Nos encontros sobre diversidade sexual, por exemplo, em consonância com a

construção histórica dos saberes psicológicos, em especial no que se refere à

psicanálise, fui convocada a todo tempo a dar “o parecer” da Psicologia sobre o

assunto. Inclusive, em uma de nossas entrevistas, perguntamos se o entrevistado

imaginava que eu faria outras perguntas a ele e, em caso afirmativo, quais seriam

essas. Em resposta, ele reportou-se a questão “ser homossexual”.

- Eu particularmente, como você está fazendo faculdade, né, eu pensei: deve ser [o tema da entrevista] alguma coisa relacionada ao mundo do homossexualismo.

- Mas não foi, né. Você quer falar sobre isso?

- Acho que você poderia perguntar como que é a relação de um homossexual dentro da cadeia?

- - - -

INSTRUÇÕES DA TAREFA: Prossiga o texto selecionado sobre a entrevista acerca da diversidade sexual, começando logo após a última fala apresentada. Os registros não têm relação com o texto selecionado.

EXTRATO DE DADOS:
- - - -

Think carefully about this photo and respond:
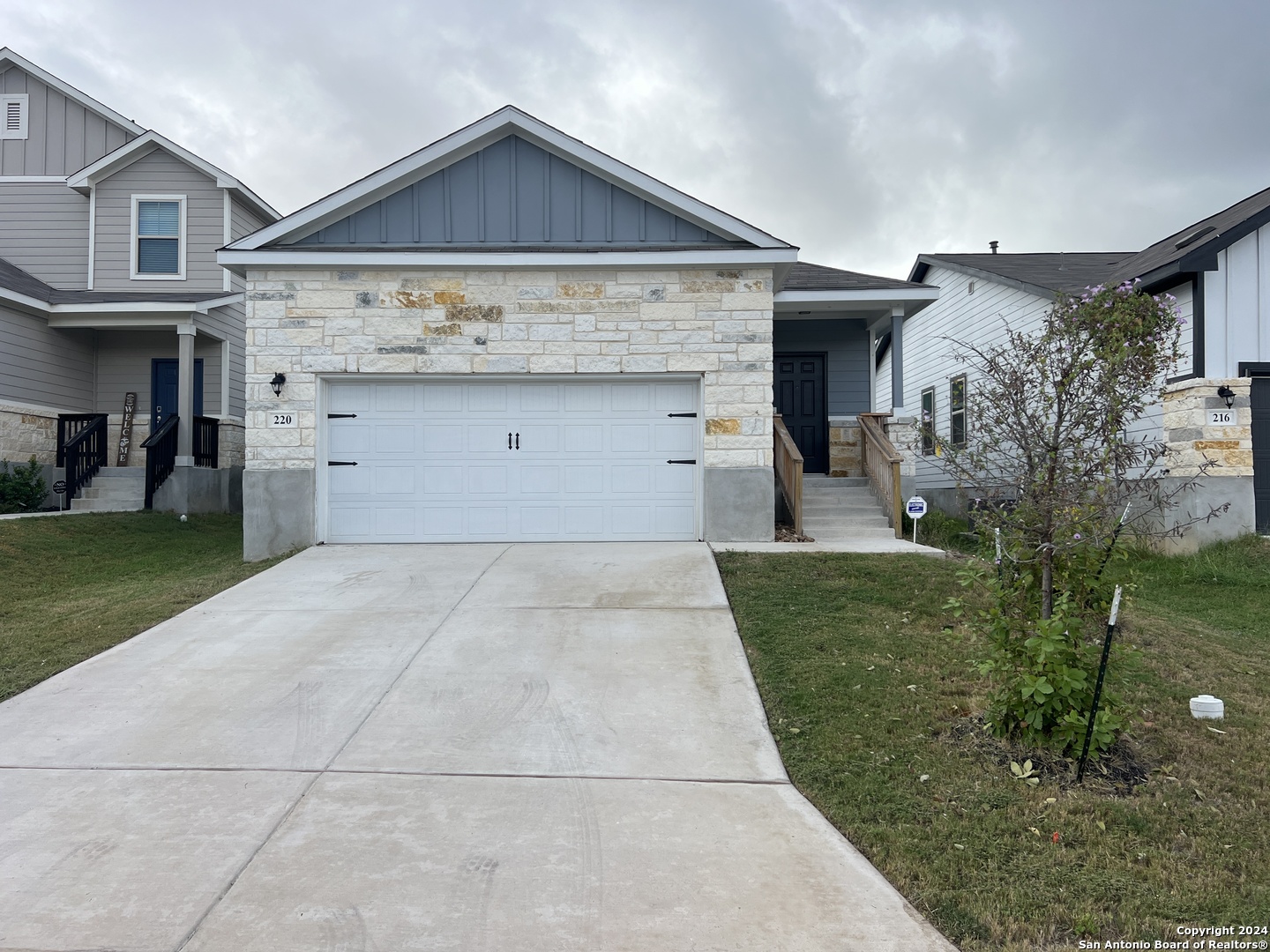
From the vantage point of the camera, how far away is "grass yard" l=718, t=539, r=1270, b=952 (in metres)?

- - - -

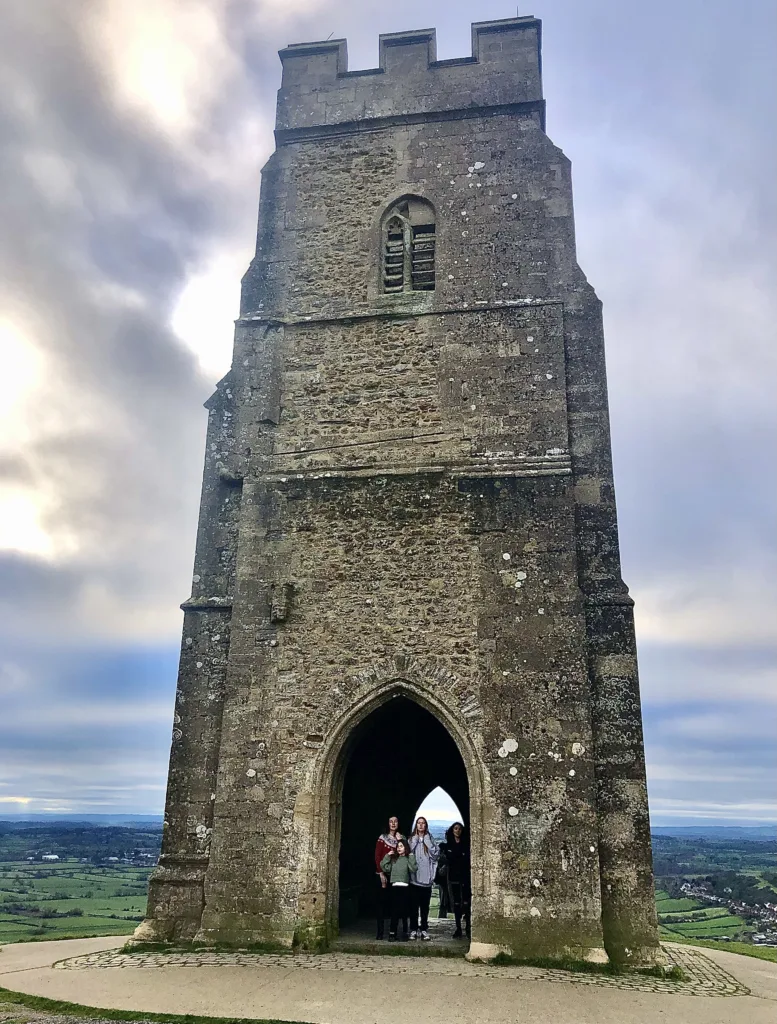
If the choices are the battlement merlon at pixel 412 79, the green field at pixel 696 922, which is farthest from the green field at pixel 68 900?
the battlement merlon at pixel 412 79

- - - -

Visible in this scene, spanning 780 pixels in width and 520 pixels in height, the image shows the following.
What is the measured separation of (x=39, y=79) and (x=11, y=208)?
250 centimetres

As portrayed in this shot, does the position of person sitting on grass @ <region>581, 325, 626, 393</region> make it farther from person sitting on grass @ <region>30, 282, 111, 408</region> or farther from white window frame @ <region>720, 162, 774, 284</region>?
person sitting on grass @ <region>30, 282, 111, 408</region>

- - - -

RESPOSTA AO EXERCÍCIO:
- E como é a relação de um homossexual dentro da cadeia?

- Eu me senti ali o mais hétero de todos! Foi o momento que eu me senti mais hétero. Ali naquele espaço ali, as pessoas não me viam como o fulano, gay ou “boiola”, “veado”, como eles dizem na rua – alguns chamam assim desses nomes – eles me viram ali como fulano, fulano, acabou. Entendeu? A princípio, o primeiro dia, quando eu cheguei, quando eu não havia entrado ainda, alguns deles falavam: “com certeza são gays!”. Falaram, mas assim, nada de apontar, de querer fazer o mal contra a minha pessoa nem nada. Querendo ou não, há mais respeito ali dentro daquele espaço do que aqui fora. Porque lá dentro eles não têm aquele negócio de ficar cochichando, apontando. É tudo na real. O que você vai falar, vai falar e pronto acabou. Se tiver que te xingar, vai te xingar, se tiver que te bater, vai te bater, entendeu? O que passa na cabeça o pessoal faz ali dentro. E aqui do lado de fora não. São várias mentes diferentes, várias pessoas que pensam de outras formas e tal, e querendo ou não as pessoas adoram me apontar (Entrevista 3).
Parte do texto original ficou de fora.